Hooked on Books
"I just want books, Ma," Nestor A. Cintron III would say.
Growing up in the Alfred E. Smith Houses in a tough part of the Lower East Side, Mr. Cintron was the resident intellectual. "My son didn't take any drugs; he had no bad habits; his thing was reading," his mother, Alicia Leguillow, recalled.
"For Christmas, I would get him $200 gift certificates to Borders and he would buy books."
Mr. Cintron, 26, a broker at Cantor Fitzgerald, read anything, but preferred books that were other-worldly: Carl Sagan, Michael Crichton and Robert Jordan were his favorite writers. He was a huge "Star Wars" buff.
He got his two younger brothers hooked, too, to the point where they would all sit at the dinner table reading. "They were never raised by a father, so they had each other," Mr. Cintron's mother said.

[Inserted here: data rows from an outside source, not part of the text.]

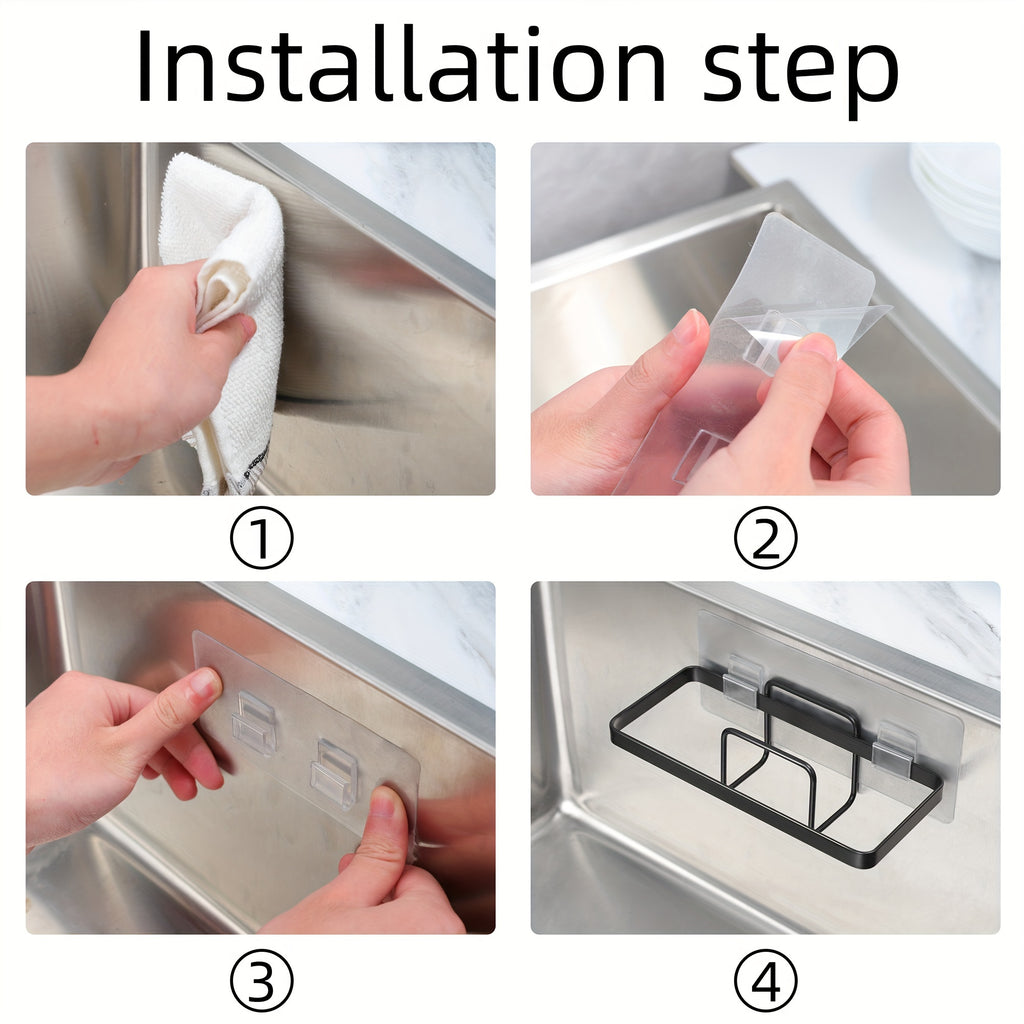 Installation step

①

②

③

④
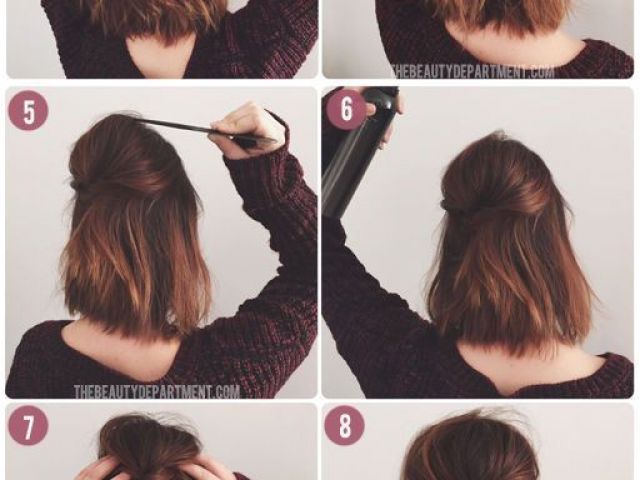 THEBEAUTYDEPARTMENT.COM

5

6

THEBEAUTYDEPARTMENT.COM

7

8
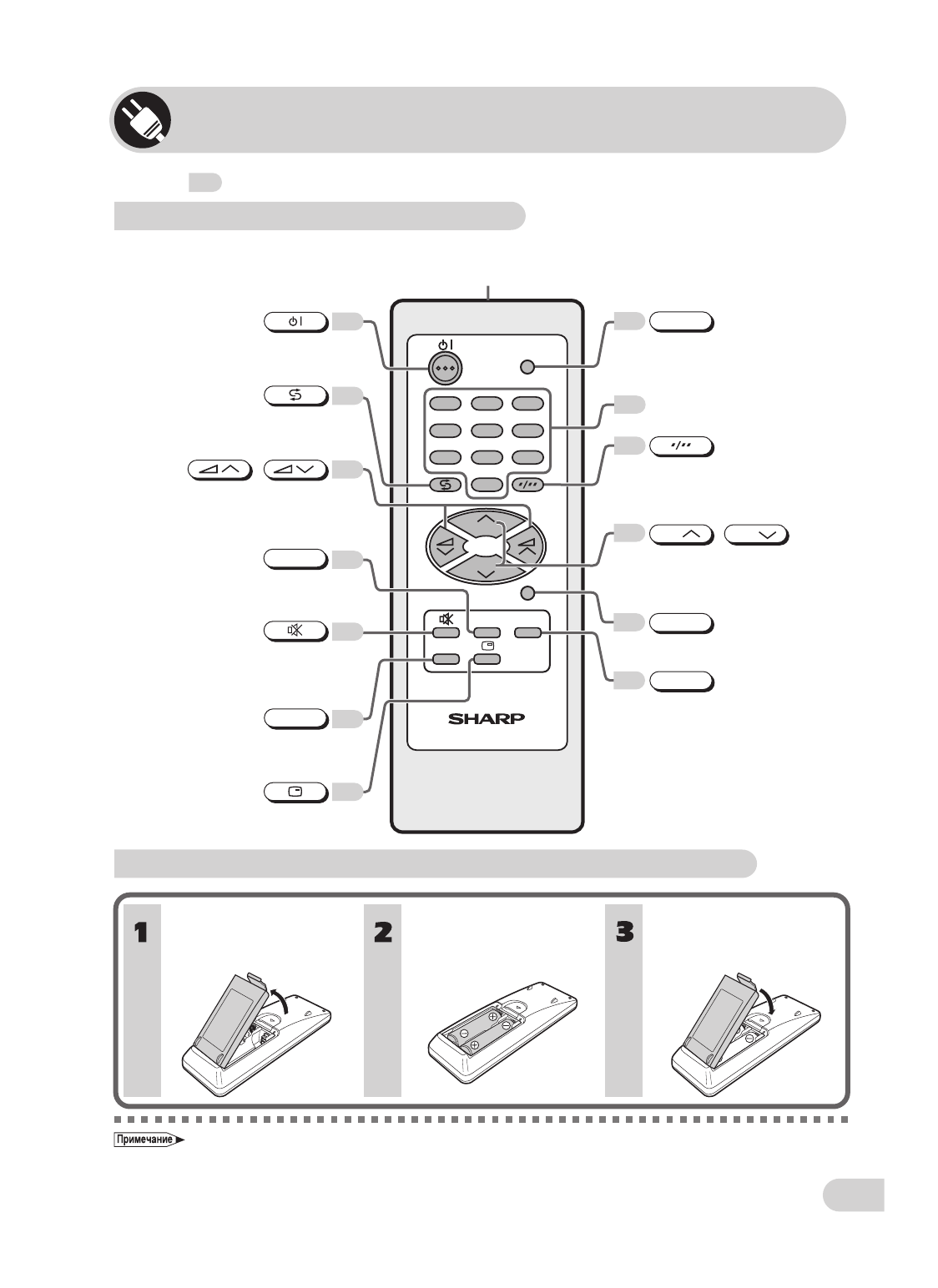 SHARP

1

2

3

Примечание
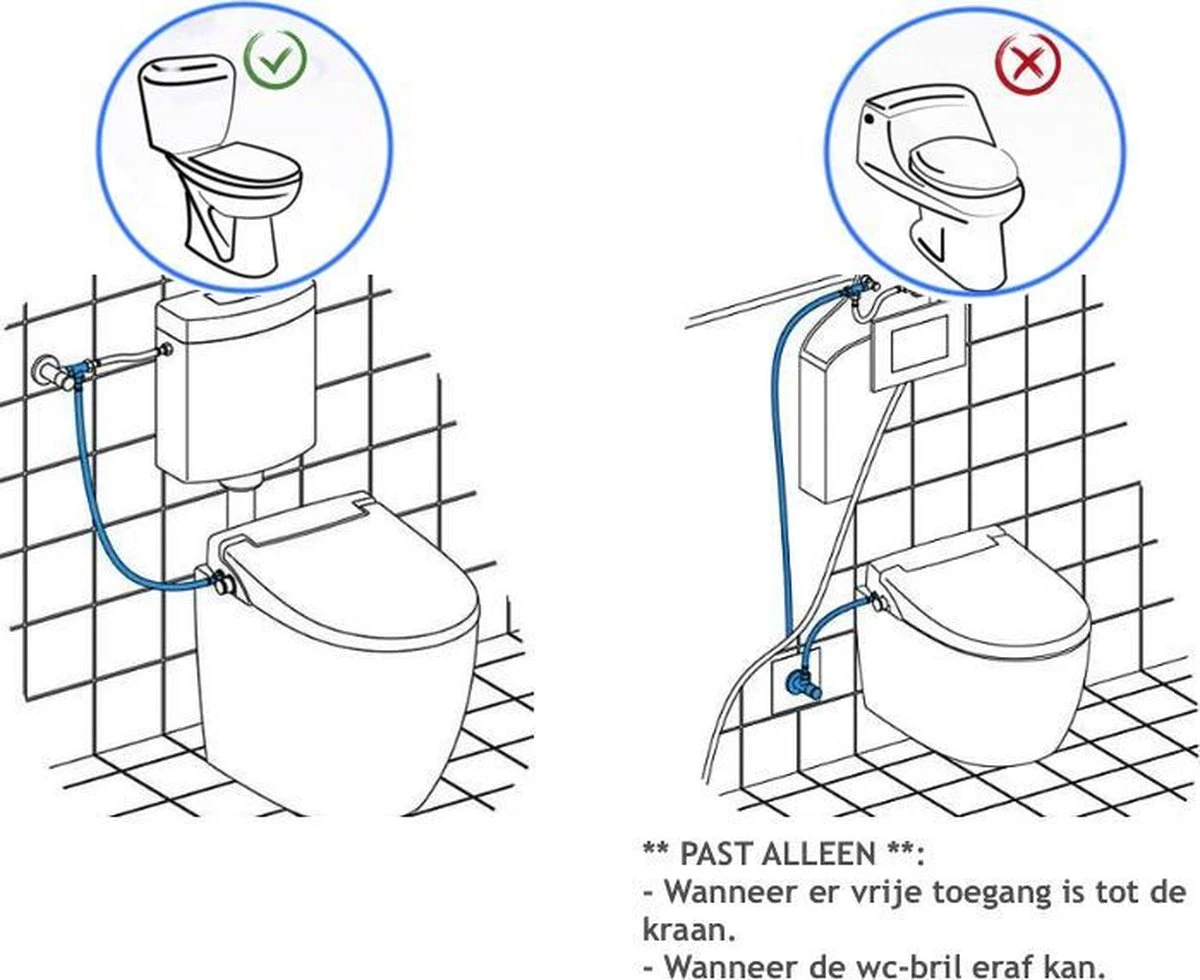 ** PAST ALLEEN **:
- Wanneer er vrije toegang is tot de kraan.
- Wanneer de wc-bril eraf kan.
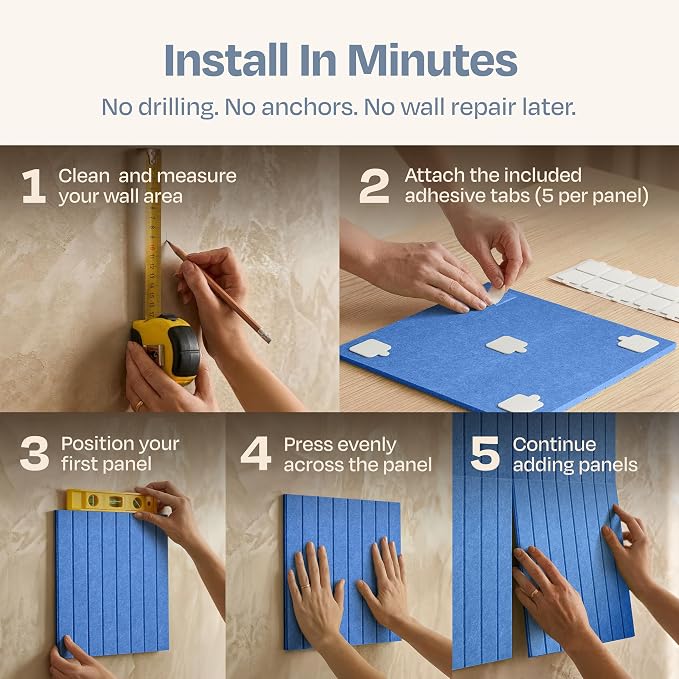 Install In Minutes

No drilling. No anchors. No wall repair later.

1 Clean and measure your wall area

2 Attach the included adhesive tabs (5 per panel)

3 Position your first panel

4 Press evenly across the panel

5 Continue adding panels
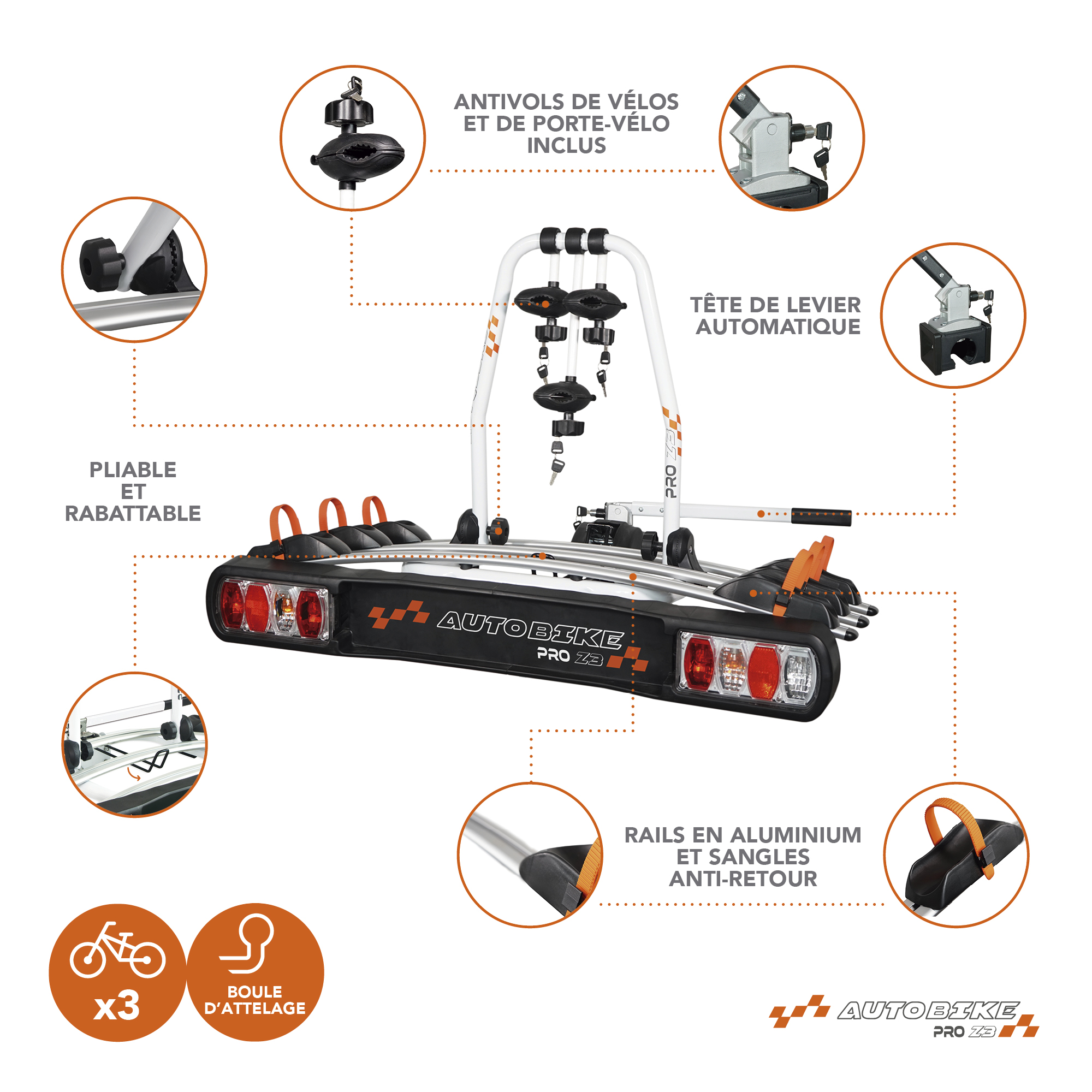 ANTIVOLS DE VÉLOS ET DE PORTE-VÉLO INCLUS

TÊTE DE LEVIER AUTOMATIQUE

PLIABLE ET RABATTABLE

PRO Z3

AUTOBIKE
PRO Z3

RAILS EN ALUMINIUM ET SANGLES ANTI-RETOUR

x3

BOULE D'ATTELAGE

AUTOBIKE
PRO Z3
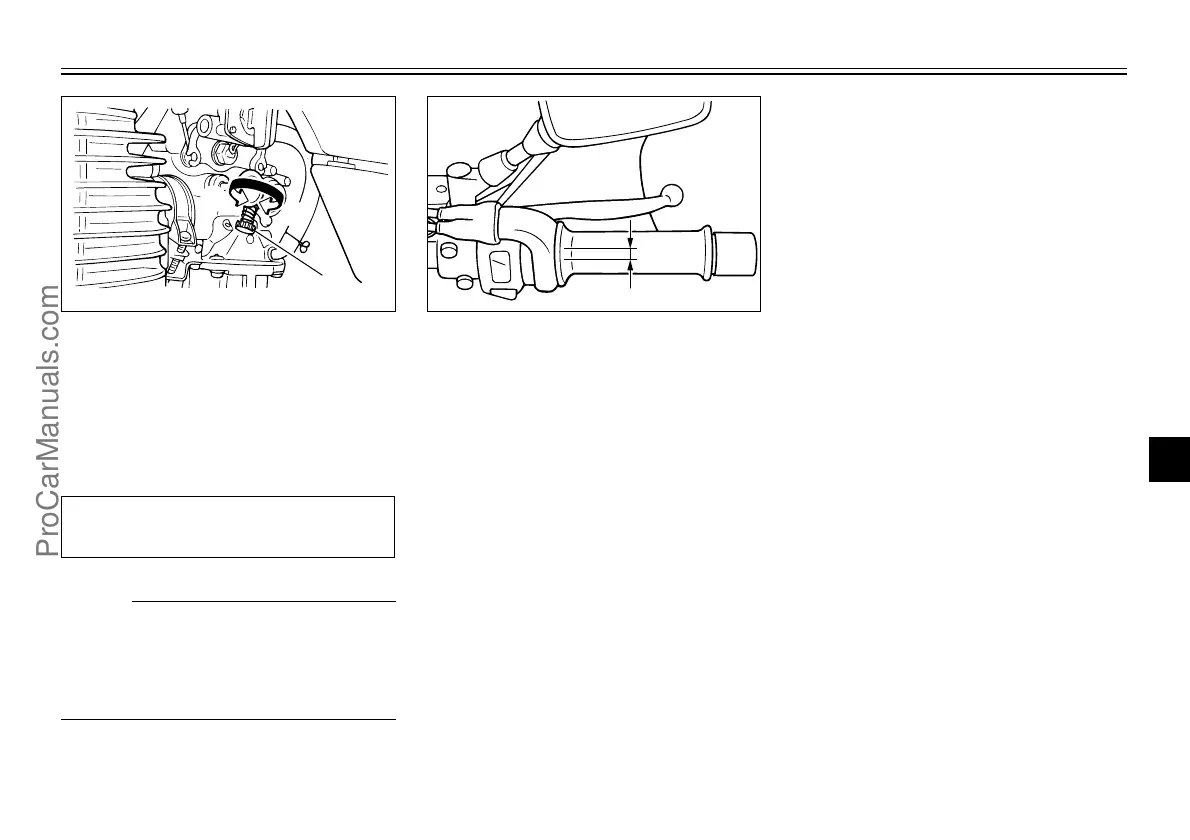 ProCarManuals.com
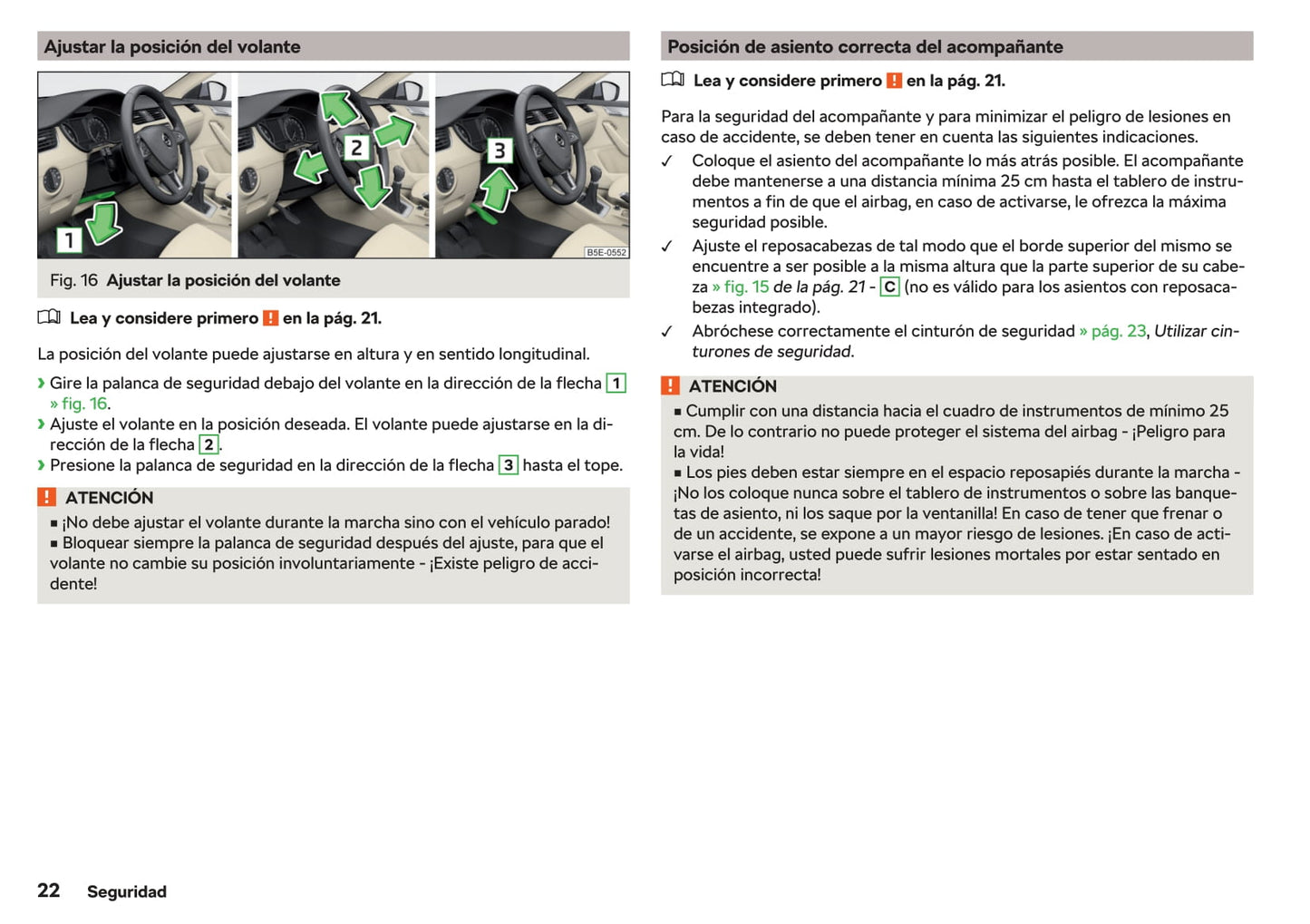 Ajustar la posición del volante

1

2

3

B5E-0552

Fig. 16 Ajustar la posición del volante

Lea y considere primero ! en la pág. 21.

La posición del volante puede ajustarse en altura y en sentido longitudinal.

› Gire la palanca de seguridad debajo del volante en la dirección de la flecha 1 » fig. 16.
› Ajuste el volante en la posición deseada. El volante puede ajustarse en la dirección de la flecha 2.
› Presione la palanca de seguridad en la dirección de la flecha 3 hasta el tope.

! ATENCIÓN
■ ¡No debe ajustar el volante durante la marcha sino con el vehículo parado!
■ Bloquear siempre la palanca de seguridad después del ajuste, para que el volante no cambie su posición involuntariamente - ¡Existe peligro de accidente!

Posición de asiento correcta del acompañante

Lea y considere primero ! en la pág. 21.

Para la seguridad del acompañante y para minimizar el peligro de lesiones en caso de accidente, se deben tener en cuenta las siguientes indicaciones.
✓ Coloque el asiento del acompañante lo más atrás posible. El acompañante debe mantenerse a una distancia mínima 25 cm hasta el tablero de instrumentos a fin de que el airbag, en caso de activarse, le ofrezca la máxima seguridad posible.
✓ Ajuste el reposacabezas de tal modo que el borde superior del mismo se encuentre a ser posible a la misma altura que la parte superior de su cabeza » fig. 15 de la pág. 21 - C (no es válido para los asientos con reposacabezas integrado).
✓ Abróchese correctamente el cinturón de seguridad » pág. 23, Utilizar cinturones de seguridad.

! ATENCIÓN
■ Cumplir con una distancia hacia el cuadro de instrumentos de mínimo 25 cm. De lo contrario no puede proteger el sistema del airbag - ¡Peligro para la vida!
■ Los pies deben estar siempre en el espacio reposapiés durante la marcha - ¡No los coloque nunca sobre el tablero de instrumentos o sobre las banquetas de asiento, ni los saque por la ventanilla! En caso de tener que frenar o de un accidente, se expone a un mayor riesgo de lesiones. ¡En caso de activarse el airbag, usted puede sufrir lesiones mortales por estar sentado en posición incorrecta!

22 Seguridad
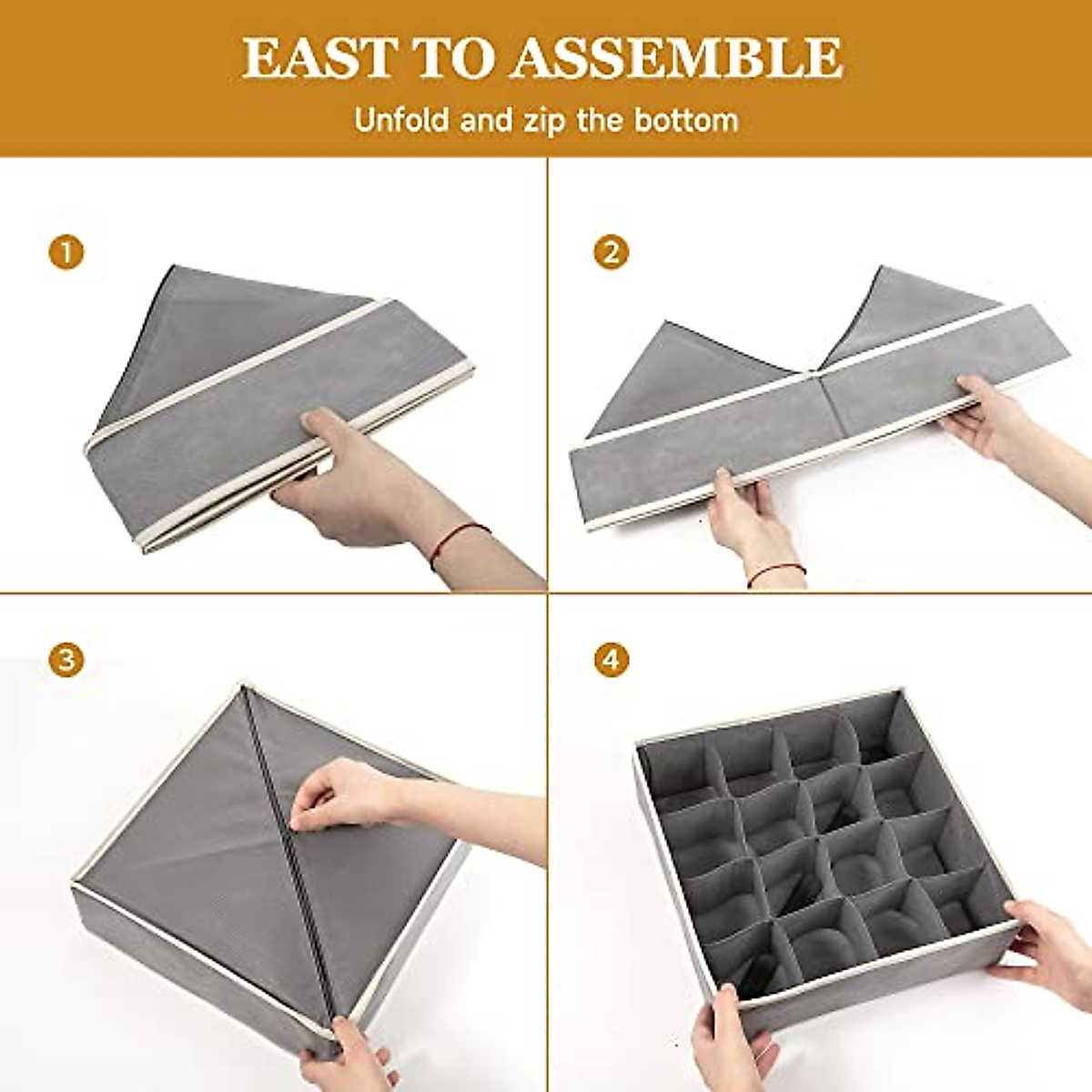 EAST TO ASSEMBLE

Unfold and zip the bottom

1

2

3

4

Ms. Leguillow knew her son was gifted from childhood, when a teacher at Public School 1 insisted on skipping him from the fourth to the sixth grade, because he was so far ahead in math. But he was still one of the guys.
"He had so much intelligence, he didn't need to show it," said his brother Fred Gonzalez Jr.
Profile published in THE NEW YORK TIMES on October 20, 2001.